• _EXCERPTED TEXT_
#####
Director: Paul Schrader
Cast: Harvey Keitel, Richard Pryor, Yaphet Kotto
Spoilers Within: Yes
Film 10 – #12 in ‘The Hard Drive Randomiser’
Blue Collar starts and ends with the workers. Not friends as such, but colleagues going through the motions of their vocation to get that wageslip, misery and dissatisfaction be damned. Paul Schrader and his brother Leonard’s script focuses on three disgruntled employees of a Detroit auto workshop, each kicking against their dishonest union and the pressure that their working class background provides.
These three are desperate for something more than their position can afford: Zeke (Richard Pryor) cheats the IRS by claiming benefits on more children than he actually has; Smokey (Yaphet Kotto) is in dire straights due to a debt with a loan shark, and Jerry (Harvey Keitel) works a second job to afford dental surgery for his daughter, who attempts makeshift dentistry with a wire hanger. All of these positions are afflictive of their character, and – after a drug-fuelled sex party – the three protagonists decide the answer to all their problems lies in a clumsily performed robbery, one that nets them something far more important and ruinous than money.
This pre-robbery set-up is a brilliant introduction to a racially-inclusive workplace, and though historically it was the minorities that had the dirtiest, most dangerous jobs, in Blue Collar everyone on this assembly line is the same. This is constantly knocked on the head by the foremen and the union bosses who lecture Zeke and Smokey on the company’s history: before these white saviours were there, black men and women were not allowed to mix, so they should be thankful for this opportunity of hard, thankless labour, even in spite of the social and financial pressures it causes them.
#####
• _TASKS TO CARRY OUT_
(1) According to the Blue Collar review, why does Jerry work a second job?
(2) From the Blue Collar review, write out the stretch from "This pre-robbery set-up" through "it causes them.".
#####
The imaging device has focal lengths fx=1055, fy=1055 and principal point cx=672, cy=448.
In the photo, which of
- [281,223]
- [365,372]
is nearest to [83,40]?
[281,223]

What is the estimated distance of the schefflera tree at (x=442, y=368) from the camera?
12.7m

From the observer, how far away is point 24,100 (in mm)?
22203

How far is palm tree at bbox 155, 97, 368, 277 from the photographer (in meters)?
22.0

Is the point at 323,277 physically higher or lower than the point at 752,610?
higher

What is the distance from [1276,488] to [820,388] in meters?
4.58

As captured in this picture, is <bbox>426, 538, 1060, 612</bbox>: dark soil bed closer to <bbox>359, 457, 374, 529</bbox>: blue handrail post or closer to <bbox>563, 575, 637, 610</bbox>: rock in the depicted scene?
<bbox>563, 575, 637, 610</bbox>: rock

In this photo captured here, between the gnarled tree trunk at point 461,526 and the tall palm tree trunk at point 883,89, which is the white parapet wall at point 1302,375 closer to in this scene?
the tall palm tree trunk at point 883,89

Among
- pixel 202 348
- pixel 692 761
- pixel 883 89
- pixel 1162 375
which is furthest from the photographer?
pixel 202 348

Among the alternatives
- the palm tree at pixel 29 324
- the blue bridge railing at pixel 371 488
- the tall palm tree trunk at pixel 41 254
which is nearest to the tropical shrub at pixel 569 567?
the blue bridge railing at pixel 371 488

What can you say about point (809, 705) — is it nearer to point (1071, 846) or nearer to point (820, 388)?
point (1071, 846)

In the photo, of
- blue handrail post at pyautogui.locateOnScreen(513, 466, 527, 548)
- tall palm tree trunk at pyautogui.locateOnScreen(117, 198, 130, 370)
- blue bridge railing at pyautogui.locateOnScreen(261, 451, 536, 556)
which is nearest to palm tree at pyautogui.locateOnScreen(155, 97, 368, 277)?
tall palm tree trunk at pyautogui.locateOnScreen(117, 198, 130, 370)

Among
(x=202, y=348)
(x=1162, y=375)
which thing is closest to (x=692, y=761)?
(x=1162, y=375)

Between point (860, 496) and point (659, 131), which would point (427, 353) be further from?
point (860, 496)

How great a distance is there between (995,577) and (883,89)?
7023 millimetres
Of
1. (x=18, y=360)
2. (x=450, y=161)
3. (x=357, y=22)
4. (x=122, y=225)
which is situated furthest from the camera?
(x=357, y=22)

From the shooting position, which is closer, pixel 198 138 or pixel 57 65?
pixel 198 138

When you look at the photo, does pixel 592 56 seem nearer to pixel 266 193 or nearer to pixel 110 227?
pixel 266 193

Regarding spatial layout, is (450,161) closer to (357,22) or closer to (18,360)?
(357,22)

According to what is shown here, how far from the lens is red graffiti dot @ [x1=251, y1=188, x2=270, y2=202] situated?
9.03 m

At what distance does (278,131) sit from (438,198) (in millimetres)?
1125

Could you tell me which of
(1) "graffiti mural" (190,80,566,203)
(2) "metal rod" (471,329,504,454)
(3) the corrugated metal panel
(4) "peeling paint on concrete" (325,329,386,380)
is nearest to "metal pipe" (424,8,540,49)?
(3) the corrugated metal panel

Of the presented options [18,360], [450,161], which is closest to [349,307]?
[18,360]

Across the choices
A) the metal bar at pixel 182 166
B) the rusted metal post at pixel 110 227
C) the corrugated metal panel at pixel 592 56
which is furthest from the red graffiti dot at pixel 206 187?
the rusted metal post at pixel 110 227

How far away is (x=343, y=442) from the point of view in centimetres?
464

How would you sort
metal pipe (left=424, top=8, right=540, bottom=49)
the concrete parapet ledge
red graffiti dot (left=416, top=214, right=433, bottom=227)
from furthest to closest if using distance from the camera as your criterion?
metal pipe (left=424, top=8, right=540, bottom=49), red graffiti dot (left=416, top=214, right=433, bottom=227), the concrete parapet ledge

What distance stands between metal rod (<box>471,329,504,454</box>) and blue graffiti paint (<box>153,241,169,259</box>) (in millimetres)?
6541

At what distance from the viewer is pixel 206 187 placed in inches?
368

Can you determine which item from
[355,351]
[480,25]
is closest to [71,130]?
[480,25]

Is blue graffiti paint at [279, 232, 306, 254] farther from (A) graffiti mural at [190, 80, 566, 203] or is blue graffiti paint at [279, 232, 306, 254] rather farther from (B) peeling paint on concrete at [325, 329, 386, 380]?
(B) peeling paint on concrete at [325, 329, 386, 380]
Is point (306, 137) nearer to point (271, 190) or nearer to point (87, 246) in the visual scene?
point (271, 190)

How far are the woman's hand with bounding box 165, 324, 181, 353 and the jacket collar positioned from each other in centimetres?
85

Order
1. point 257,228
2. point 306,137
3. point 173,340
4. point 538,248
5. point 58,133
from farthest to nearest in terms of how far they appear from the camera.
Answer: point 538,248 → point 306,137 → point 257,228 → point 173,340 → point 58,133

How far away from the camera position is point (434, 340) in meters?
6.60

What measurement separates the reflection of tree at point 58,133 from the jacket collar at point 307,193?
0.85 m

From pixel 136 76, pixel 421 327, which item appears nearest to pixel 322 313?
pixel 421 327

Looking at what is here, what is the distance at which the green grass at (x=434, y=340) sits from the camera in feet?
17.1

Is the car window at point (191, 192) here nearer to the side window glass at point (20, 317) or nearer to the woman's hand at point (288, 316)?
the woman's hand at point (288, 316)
#####
• _EXERCISE RESULTS_
(1) To afford dental surgery for his daughter.

(2)
This pre-robbery set-up is a brilliant introduction to a racially-inclusive workplace, and though historically it was the minorities that had the dirtiest, most dangerous jobs, in Blue Collar everyone on this assembly line is the same. This is constantly knocked on the head by the foremen and the union bosses who lecture Zeke and Smokey on the company’s history: before these white saviours were there, black men and women were not allowed to mix, so they should be thankful for this opportunity of hard, thankless labour, even in spite of the social and financial pressures it causes them.